If you're looking to relax a bit before bed, you can try taking a bath or having a glass of wine. Please don't have more than one or two glasses, because as we mentioned earlier, alcohol can make jet lag worse when used excessively. Drink responsibility right?
Aside from having a glass of wine to calm you down a bit, you can also opt for a bath. A shower can work too, but either way, try exposing yourself to some warm water before climbing into bed. Warm water is proven to help your muscles relax a bit, and this can be crucial when it comes to falling asleep properly.
There is no magical cure for jet lag, but if you manage it right, you can definitely reduce most of the symptoms.
Jet lag is something that everyone knows about, but absolutely hates talking about.

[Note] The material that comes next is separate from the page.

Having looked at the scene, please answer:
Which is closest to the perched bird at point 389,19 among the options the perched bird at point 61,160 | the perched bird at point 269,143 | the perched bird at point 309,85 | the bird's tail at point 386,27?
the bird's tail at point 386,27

Plus, if you're already suffering from jet lag, it can be hard to even read an article that helps you manage it. When jet lag strikes, make sure you're prepared. Nobody should spend their first day in paradise stuck in bed.
Please keep in mind that each method might not work the same way for everyone. Unfortunately, everybody is different, so mixing and matching some of these ideas is likely your best bet when it comes to dealing with the woes of jet lag.
Now that you know the facts, we hope that your next flight goes according to plan.